Someone is bound to ask why we might want to do this. The (crazy?) idea is to store a pointer to malloced memory inside a pointer to another type and then recover the original pointer inside a function that doesn’t know the other pointer type:

#include <stdlib.h>
#include <string.h>

void alloc_mem( void *p )
{
    void *mem = malloc( 100 );
    memcpy( p, &mem, sizeof( void * ) );
}

void do_something_with_mem( void *p )
{
    void *mem;
    memcpy( &mem, p, sizeof( void * ) );
    if( mem )
    {
        // Do something with mem
    }
}

int main()
{
    // int for the purpose of demonstration, but it could be any type
    _Static_assert( sizeof( int* ) >= sizeof( void* ) );
    int *foo = NULL;
    
    alloc_mem( &foo );
    
    int *bar = foo;
    do_something_with_mem( &bar );

    return 0;
}

CodePudding user response：

Not sure what the language lawyers will say, but you don't need memcpy. You can just cast:

void alloc_mem(void* p)
{
    void* mem = malloc(100);
    strcpy(mem, "hello world\n");
    *(void**)p = mem;
}

void do_something_with_mem(void* p)
{
    void* mem = *(void**)p;
    if (mem)
    {
        // Do something with mem
        printf("%s", (char*)mem);
    }
}

CodePudding user response：

I don't think there's any guarantee an int* is large enough to hold a void*.

The other way around is fine, though. You could store an int* in a void*. So use void* instead of int*. And you can use a simple assignment instead of memcpy.

#include <stdlib.h>
#include <string.h>

void alloc_mem( void **p )
{
    *p = malloc( 100 );
}

void do_something_with_mem( void *p )
{
    ActualType *mem = p;
    // ...
}

int main( void )
{
    void *foo = NULL;
    alloc_mem( &foo );
    
    void *bar = foo;
    do_something_with_mem( bar );

    return 0;
}

CodePudding user response：

My copy of ANSI C says:

3.2.2.3 Pointers

A pointer to void may be converted to or from a pointer to any incomplete or object type. A pointer to any incomplete or object type may be converted to a pointer to void and back again; the result shall compare equal to the original pointer.

And "convert" means:

3.2 CONVERSIONS

Several operators convert operand values from one type to another automatically. This section specifies the result required from such an implicit conversion, as well as those that result from a cast operation (an explicit conversion). The list in $3.2.1.5 summarizes the conversions performed by most ordinary operators; it is supplemented as required by the discussion of each operator in $3.3.

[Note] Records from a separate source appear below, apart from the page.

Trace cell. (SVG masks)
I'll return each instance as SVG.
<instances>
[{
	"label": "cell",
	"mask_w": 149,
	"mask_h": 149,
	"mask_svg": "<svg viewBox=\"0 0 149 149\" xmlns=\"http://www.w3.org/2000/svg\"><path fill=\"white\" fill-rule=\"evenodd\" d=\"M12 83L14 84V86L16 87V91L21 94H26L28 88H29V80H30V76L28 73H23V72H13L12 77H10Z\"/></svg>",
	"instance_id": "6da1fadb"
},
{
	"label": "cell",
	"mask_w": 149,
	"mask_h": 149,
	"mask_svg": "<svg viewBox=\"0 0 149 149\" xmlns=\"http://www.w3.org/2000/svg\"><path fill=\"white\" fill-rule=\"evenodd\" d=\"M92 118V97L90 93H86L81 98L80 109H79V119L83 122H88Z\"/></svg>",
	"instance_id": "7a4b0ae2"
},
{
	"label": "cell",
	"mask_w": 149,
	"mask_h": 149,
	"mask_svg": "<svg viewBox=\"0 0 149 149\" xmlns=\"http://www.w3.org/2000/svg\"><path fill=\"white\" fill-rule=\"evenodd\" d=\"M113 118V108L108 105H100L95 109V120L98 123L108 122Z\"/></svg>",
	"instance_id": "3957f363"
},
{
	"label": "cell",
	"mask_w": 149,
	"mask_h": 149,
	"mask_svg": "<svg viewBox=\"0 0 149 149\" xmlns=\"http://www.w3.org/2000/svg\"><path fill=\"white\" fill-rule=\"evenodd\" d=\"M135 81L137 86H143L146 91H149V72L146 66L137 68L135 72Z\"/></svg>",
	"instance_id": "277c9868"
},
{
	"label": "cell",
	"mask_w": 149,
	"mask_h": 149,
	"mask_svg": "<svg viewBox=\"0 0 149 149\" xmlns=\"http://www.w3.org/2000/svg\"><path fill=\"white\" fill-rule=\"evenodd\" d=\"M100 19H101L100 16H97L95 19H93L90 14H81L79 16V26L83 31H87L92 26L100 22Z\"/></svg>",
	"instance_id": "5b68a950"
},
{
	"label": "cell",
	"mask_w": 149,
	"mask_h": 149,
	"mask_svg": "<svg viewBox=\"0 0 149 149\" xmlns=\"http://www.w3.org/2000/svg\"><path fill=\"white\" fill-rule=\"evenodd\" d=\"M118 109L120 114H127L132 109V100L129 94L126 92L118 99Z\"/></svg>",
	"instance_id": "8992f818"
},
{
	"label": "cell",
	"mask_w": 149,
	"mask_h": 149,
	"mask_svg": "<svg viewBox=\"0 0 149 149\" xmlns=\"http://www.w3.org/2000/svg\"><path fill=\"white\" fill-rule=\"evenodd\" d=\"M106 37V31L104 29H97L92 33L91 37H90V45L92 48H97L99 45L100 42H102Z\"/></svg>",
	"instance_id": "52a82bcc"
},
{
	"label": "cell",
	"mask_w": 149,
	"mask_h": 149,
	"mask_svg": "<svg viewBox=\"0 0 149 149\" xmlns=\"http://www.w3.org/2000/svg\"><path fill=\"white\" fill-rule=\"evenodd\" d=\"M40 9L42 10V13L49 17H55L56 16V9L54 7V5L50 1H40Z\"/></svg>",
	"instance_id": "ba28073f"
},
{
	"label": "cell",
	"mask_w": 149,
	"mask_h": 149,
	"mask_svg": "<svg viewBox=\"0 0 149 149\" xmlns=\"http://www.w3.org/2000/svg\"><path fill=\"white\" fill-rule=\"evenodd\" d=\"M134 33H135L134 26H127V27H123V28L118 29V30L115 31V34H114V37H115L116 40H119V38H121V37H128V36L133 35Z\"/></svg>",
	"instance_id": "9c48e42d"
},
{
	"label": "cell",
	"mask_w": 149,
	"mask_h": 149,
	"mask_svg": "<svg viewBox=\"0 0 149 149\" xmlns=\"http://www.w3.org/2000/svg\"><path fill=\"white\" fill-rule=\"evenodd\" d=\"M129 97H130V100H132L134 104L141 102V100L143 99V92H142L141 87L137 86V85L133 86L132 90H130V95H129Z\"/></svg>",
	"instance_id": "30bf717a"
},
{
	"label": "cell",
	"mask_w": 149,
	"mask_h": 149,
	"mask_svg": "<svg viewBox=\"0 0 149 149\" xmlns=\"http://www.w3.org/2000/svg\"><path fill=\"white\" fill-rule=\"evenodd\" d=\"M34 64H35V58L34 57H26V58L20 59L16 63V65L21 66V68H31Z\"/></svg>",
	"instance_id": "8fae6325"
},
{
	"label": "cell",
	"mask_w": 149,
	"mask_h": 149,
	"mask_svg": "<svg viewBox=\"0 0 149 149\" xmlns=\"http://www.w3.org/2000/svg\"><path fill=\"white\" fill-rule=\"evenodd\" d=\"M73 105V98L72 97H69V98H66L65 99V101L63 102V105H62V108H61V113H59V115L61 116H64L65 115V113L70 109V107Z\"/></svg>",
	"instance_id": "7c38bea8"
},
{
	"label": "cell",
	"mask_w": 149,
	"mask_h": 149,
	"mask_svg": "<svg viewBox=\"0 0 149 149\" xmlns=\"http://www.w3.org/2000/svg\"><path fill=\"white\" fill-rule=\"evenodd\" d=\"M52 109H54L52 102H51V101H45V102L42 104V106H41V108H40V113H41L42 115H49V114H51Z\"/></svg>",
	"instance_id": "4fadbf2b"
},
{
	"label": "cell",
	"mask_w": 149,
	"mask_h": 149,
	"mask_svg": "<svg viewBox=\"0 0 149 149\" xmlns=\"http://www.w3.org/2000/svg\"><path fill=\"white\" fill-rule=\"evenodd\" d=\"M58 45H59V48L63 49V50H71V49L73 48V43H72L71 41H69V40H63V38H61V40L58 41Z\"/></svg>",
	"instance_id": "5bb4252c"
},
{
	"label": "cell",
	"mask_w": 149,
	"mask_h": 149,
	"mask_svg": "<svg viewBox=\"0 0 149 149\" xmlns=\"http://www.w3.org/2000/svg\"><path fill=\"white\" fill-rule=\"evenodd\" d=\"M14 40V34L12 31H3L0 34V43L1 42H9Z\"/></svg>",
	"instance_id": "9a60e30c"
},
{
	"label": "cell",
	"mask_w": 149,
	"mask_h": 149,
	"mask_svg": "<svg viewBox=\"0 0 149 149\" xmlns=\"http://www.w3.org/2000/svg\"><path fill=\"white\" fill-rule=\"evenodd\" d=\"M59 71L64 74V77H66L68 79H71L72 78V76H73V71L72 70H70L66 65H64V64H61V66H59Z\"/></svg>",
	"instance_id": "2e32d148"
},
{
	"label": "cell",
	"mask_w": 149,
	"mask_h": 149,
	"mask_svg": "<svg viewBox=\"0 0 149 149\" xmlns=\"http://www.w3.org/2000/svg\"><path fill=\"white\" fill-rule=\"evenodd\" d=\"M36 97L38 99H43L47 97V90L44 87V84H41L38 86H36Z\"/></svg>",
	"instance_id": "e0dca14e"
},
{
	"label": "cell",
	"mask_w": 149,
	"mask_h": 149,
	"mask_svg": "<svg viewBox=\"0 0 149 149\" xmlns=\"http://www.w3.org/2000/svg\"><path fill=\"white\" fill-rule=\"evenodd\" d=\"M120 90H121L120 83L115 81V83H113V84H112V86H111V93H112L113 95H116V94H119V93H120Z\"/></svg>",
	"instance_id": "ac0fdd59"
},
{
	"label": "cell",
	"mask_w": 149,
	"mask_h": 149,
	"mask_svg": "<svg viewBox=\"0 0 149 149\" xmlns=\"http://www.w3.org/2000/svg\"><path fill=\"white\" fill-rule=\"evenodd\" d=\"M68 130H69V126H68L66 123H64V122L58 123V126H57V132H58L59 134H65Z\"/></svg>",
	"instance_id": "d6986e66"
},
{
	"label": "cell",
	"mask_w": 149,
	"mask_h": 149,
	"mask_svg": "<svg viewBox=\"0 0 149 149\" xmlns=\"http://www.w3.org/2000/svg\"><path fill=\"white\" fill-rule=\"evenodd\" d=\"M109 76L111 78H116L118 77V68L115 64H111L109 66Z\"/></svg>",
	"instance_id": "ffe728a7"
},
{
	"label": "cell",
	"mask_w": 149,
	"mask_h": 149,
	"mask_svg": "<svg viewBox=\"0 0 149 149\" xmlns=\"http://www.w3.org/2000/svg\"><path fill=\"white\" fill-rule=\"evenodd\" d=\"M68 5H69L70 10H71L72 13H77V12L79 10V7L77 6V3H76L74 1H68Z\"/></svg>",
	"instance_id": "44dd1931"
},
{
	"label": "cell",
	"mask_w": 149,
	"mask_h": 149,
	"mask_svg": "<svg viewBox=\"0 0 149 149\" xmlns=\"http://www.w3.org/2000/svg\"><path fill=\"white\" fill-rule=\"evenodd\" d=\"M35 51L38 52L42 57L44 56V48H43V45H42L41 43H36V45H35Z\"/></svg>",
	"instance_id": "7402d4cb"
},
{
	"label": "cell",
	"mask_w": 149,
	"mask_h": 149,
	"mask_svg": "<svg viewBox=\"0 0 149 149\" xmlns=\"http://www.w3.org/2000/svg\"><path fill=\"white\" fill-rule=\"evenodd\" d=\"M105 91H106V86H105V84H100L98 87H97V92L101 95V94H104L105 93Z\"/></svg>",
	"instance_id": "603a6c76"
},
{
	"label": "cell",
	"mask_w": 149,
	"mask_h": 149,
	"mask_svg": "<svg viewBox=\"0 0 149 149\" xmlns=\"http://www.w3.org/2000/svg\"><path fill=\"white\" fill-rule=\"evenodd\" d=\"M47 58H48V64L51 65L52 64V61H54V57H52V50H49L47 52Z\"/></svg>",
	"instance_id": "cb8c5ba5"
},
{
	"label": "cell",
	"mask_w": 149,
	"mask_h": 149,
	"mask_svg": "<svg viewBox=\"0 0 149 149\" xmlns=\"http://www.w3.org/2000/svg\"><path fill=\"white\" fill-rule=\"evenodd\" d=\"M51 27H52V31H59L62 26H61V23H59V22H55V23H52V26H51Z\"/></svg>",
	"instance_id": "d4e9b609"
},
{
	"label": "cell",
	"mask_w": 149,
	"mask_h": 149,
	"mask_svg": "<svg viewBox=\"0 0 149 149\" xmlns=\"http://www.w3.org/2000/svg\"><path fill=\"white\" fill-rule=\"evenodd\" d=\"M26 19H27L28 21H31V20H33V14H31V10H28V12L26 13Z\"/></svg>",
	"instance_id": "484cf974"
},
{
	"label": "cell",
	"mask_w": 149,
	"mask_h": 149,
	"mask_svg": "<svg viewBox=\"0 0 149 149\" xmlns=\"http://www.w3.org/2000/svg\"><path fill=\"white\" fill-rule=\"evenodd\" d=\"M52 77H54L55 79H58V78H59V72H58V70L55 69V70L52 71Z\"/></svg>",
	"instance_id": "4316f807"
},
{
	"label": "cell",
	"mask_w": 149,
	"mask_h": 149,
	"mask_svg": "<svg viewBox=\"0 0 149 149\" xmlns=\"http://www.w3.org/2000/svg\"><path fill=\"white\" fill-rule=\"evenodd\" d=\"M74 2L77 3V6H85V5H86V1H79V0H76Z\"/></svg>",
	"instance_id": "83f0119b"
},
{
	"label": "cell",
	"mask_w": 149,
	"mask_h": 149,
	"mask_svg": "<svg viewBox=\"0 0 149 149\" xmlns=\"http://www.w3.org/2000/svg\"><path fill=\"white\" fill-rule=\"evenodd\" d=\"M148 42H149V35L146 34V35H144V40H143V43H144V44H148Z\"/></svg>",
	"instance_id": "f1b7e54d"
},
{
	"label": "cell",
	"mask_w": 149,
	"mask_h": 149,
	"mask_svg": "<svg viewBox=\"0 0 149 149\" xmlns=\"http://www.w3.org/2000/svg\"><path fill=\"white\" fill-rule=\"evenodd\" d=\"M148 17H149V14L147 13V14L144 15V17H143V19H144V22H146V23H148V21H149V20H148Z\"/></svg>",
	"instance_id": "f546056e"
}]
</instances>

Conversion of an operand value to a compatible type causes no change.

So using operators, including casts, would count as a conversion that keeps the pointer intact.

Notably, memcpy() doesn't count as a conversion. That's because implementation can do whatever it wants with pointers. For example, it could implement pointers to the stack as relative to the stack base.
That means that every conversion taking place in another thread (with another stack) has to have some logic to "rebase" the pointer when converted.
But memcpy() isn't aware of the contents of the copy, so it can't implement that logic when copying a pointer.

Another example: A C implementation could move objects around (e.g. in order to defragment the memory), as long as all the pointers to the moved object are updated.
But if a pointer is created in a way that's unknown to the compiler, e.g. by memcpy(), then that pointer will not be updated.

memcpy() is strictly a copy of bytes, not a conversion.

So the answer to your question is: No, you can't use memcpy() to copy pointers in portable C code.

That said, you do not need memcpy() in order to copy a pointer or to lose the type information, as pointed out in other answers.